Entries on spatial positioning
=======
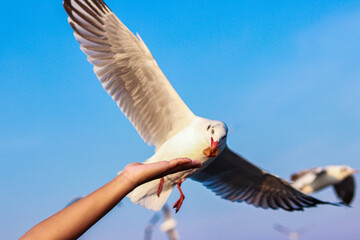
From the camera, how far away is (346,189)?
2992 mm

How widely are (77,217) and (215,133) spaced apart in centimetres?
152

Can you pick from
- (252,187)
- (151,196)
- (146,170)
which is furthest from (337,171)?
(146,170)

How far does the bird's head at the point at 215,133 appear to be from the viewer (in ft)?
6.36

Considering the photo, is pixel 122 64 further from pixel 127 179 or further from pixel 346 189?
pixel 346 189

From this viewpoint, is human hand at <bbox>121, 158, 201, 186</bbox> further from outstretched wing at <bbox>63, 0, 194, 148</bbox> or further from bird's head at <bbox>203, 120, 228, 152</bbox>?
outstretched wing at <bbox>63, 0, 194, 148</bbox>

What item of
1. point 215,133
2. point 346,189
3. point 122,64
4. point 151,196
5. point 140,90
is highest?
point 122,64

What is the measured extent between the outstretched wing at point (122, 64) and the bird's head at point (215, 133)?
12.6 inches

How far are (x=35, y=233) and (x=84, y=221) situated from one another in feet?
0.20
=======
**Exercise task**
Pictures are to be left out; repeat all the remaining data exactly.

**Reply**
From the camera, how far away is (346,189)?
2992 mm

How widely are (77,217) and (215,133) spaced apart in centimetres?
152

Can you pick from
- (252,187)
- (151,196)
- (146,170)
which is furthest from (337,171)?
(146,170)

How far does the bird's head at the point at 215,133 appear to be from the viewer (in ft)?
6.36

Considering the photo, is pixel 122 64 further from pixel 127 179 or further from pixel 346 189?
pixel 346 189

From this viewpoint, is human hand at <bbox>121, 158, 201, 186</bbox> further from outstretched wing at <bbox>63, 0, 194, 148</bbox> or further from bird's head at <bbox>203, 120, 228, 152</bbox>?
outstretched wing at <bbox>63, 0, 194, 148</bbox>

What item of
1. point 215,133
2. point 346,189
3. point 122,64
4. point 151,196
5. point 140,90
is highest?
point 122,64

What is the measured extent between the outstretched wing at point (122, 64) and the bird's head at point (215, 133)?
12.6 inches

How far are (x=35, y=233) and (x=84, y=221) situated from one another in feet?
0.20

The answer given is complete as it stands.